Öyle ise Türk Medeni Kanununun 166.maddesine göre boşanmayı isteyebilmek için tamamen kusursuz yada az kusurlu olmaya gerek olmayıp daha fazla kusurlu bulunan tarafın dahi dava hakkı bulunmakla beraber, boşanmaya karar verilebilmesi için davalının az da olsa kusurunun varlığı ve bunun belirlenmesi kaçınılmazdır.
Az kusurlu eş boşanmaya karşı çıkarsa bu halin tespiti dahi tek başına boşanma kararı verilebilmesi için yeterli olamaz. Az kusurlu eşin karşı çıkması hakkın kötüye kullanılması niteliğinde olmalı, eş ve çocuklar için korunmaya değer bir yararın kalmadığı anlaşılmalıdır.(TMK.md.166/2)
Mevcut olaylara göre evlilik birliğinin, devamı eşlerden beklenmeyecek derecede, temelinden sarsıldığı kuşkusuzdur. Ne var ki bu sonuca ulaşılması tamamen davacının tutum ve davranışlarından kaynaklanmış olup, davalıya atfı mümkün hiçbir kusur gerçekleşmemiştir. Bu durumda açıklanan nedenle isteğin reddi gerekirken yasa hükümlerinin yorumunda yanılgıya düşülerek boşanmaya karar verilmesi usul vE kanuna aykırıdır. Ancak bu yön temyiz edilmediğinden bozma nedeni sayılmamış yanlışlığa değinilmekle yetinilmiştir.
2-Temyiz sebeplerine hasren yapılan incelemeye gelince;
a-Dosyadaki yazılara, kararın dayandığı delillerle kanuni gerektirici sebeplere ve özellikle davalı kadın yararına hükmolunan yoksulluk nafakasının boşanma kararının kesinleşmesinden itibaren geçerli olacağının anlaşılmasına göre davalının aşağıdaki bentlerin kapsamı dışında kalan temyiz itirazları yersizdir.
b-Davalı kadının yoksulluk nafakasının gelecek yıllarda artırım miktarının belirlenmesine ilişkin talebi hakkında olumlu ya da olumsuz bir karar verilmemesi usul ve yasaya aykırıdır.

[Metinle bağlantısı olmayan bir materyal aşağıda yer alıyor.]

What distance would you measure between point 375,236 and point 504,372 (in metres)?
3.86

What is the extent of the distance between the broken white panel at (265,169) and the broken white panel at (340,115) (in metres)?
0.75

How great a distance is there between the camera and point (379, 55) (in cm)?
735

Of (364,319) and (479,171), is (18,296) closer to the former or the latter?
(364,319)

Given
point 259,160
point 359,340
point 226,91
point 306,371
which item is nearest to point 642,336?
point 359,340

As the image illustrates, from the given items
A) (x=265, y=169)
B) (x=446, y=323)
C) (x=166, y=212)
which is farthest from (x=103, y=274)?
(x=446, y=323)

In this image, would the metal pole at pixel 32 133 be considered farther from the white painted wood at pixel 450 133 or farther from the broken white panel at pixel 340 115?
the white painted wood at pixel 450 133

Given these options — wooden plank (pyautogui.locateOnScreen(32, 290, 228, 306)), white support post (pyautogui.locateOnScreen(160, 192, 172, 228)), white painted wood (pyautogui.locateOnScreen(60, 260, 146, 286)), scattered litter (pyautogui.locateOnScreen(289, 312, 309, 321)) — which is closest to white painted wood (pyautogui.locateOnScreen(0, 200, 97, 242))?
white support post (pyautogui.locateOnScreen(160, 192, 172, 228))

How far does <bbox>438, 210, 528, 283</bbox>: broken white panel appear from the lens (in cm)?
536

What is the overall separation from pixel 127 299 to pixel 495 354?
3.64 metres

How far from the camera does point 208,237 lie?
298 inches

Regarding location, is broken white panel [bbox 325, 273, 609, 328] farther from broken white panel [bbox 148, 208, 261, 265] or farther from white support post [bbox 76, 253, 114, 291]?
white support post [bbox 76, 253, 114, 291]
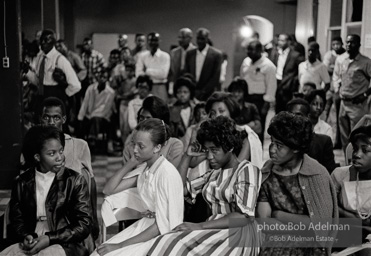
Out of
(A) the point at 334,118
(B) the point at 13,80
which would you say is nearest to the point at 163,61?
(A) the point at 334,118

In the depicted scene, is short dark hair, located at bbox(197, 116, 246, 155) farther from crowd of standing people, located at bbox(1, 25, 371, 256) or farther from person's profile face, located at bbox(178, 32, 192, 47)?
person's profile face, located at bbox(178, 32, 192, 47)

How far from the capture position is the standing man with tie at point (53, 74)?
21.6 feet

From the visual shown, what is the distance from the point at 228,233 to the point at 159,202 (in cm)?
37

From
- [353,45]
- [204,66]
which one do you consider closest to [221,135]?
[353,45]

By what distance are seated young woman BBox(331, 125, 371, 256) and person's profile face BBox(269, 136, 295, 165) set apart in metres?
0.45

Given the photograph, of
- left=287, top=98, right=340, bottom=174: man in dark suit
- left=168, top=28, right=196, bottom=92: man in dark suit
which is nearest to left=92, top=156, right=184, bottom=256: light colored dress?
left=287, top=98, right=340, bottom=174: man in dark suit

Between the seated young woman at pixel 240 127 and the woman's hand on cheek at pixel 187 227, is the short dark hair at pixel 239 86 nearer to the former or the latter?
the seated young woman at pixel 240 127

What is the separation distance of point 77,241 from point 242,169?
0.89 meters

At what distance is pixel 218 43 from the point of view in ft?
44.0

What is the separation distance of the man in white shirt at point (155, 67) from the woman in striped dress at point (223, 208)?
18.2 feet

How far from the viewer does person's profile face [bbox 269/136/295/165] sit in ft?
9.45

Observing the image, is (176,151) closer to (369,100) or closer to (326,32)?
(369,100)

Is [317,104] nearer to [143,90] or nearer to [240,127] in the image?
[240,127]

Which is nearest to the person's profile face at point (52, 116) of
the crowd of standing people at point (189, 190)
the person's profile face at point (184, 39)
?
the crowd of standing people at point (189, 190)
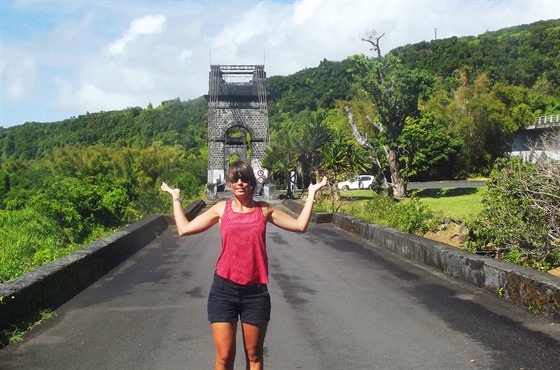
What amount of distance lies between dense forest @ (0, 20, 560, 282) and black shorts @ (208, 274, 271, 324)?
25.1ft

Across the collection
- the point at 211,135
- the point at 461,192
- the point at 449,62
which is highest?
the point at 449,62

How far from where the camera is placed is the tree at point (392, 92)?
113 ft

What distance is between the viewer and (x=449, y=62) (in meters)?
91.8

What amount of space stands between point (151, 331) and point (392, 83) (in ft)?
100

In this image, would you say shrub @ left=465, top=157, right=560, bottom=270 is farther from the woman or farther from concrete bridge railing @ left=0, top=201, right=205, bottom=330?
the woman

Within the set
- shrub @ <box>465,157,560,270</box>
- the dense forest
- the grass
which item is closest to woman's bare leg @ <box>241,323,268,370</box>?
shrub @ <box>465,157,560,270</box>

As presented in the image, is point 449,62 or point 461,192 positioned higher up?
point 449,62

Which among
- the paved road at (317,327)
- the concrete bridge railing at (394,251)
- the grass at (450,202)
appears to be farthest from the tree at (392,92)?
the paved road at (317,327)

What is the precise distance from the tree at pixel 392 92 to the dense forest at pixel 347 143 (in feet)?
0.25

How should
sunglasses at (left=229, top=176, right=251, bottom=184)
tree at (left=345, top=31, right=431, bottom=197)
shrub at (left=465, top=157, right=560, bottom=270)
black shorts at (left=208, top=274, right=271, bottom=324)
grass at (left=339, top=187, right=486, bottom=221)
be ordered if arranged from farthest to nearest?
tree at (left=345, top=31, right=431, bottom=197) < grass at (left=339, top=187, right=486, bottom=221) < shrub at (left=465, top=157, right=560, bottom=270) < sunglasses at (left=229, top=176, right=251, bottom=184) < black shorts at (left=208, top=274, right=271, bottom=324)

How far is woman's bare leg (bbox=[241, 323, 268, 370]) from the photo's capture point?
165 inches

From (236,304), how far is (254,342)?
28 centimetres

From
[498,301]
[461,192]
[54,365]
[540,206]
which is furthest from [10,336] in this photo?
[461,192]

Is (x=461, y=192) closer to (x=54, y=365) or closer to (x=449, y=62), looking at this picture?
(x=54, y=365)
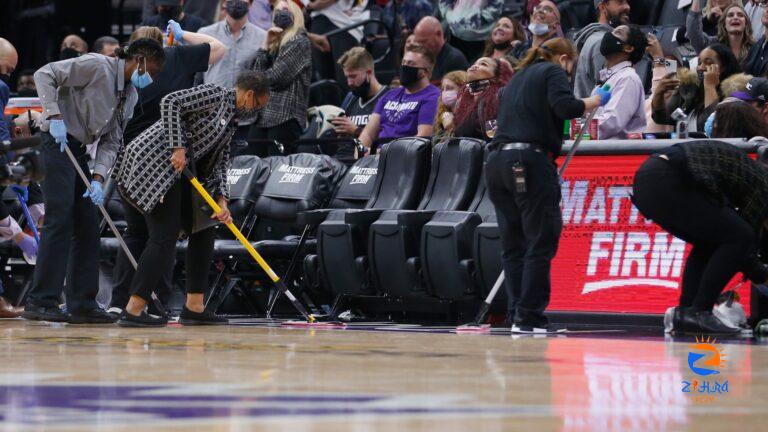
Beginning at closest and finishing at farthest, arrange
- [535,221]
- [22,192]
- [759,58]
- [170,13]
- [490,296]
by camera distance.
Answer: [535,221] < [490,296] < [759,58] < [22,192] < [170,13]

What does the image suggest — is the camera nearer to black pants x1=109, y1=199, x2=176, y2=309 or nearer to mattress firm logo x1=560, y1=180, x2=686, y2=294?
black pants x1=109, y1=199, x2=176, y2=309

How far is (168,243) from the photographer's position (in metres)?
9.55

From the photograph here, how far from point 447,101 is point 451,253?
1.57m

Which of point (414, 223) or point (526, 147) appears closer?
point (526, 147)

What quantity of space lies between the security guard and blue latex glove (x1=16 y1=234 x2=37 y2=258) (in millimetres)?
4554

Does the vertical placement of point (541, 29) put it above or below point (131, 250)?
above

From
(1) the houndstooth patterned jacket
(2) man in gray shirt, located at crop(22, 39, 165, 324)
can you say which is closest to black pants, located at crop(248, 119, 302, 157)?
(2) man in gray shirt, located at crop(22, 39, 165, 324)

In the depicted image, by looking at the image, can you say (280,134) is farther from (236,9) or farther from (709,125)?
(709,125)

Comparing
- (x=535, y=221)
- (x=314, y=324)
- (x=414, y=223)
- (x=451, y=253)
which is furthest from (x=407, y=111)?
(x=535, y=221)

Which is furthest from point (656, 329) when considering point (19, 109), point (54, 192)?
point (19, 109)

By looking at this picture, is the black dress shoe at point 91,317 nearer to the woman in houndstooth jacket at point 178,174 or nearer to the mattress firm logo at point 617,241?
the woman in houndstooth jacket at point 178,174

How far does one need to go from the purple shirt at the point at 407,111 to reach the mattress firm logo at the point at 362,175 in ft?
1.80

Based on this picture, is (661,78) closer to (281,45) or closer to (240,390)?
(281,45)

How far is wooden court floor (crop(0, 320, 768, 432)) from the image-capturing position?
173 inches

c-Türk Medeni Kanununun 174/1. maddesi mevcut veya beklenen bir menfaati boşanma yüzünden haleldar olan kusursuz yada daha az kusurlu tarafın, kusurlu taraftan uygun bir maddi tazminat isteyebileceğini, 186. maddesi, eşlerin evi birlikte seçeceklerini, birliğin giderlerine güçleri oranında emek ve mal varlıkları ile katılacaklarını öngörmüştür. Toplanan delillerden boşanmaya sebep olan olaylarda maddi tazminat isteyen eşin diğerinden daha ziyade ve eşit kusurlu olmadığı anlaşılmaktadır. Boşanma sonucu bu eş, en azından diğerinin maddi desteğini yitirmiştir. O halde mahkemece, tarafların sosyal ve ekonomik durumları ile kusurları ve hakkaniyet ilkesi (MK.md,4 BK.md.42 ve 44 ) dikkate alınarak davalı kadın yararına uygun miktarda maddi tazminat verilmelidir. Bu yönün dikkate alınmaması doğru görülmemiştir.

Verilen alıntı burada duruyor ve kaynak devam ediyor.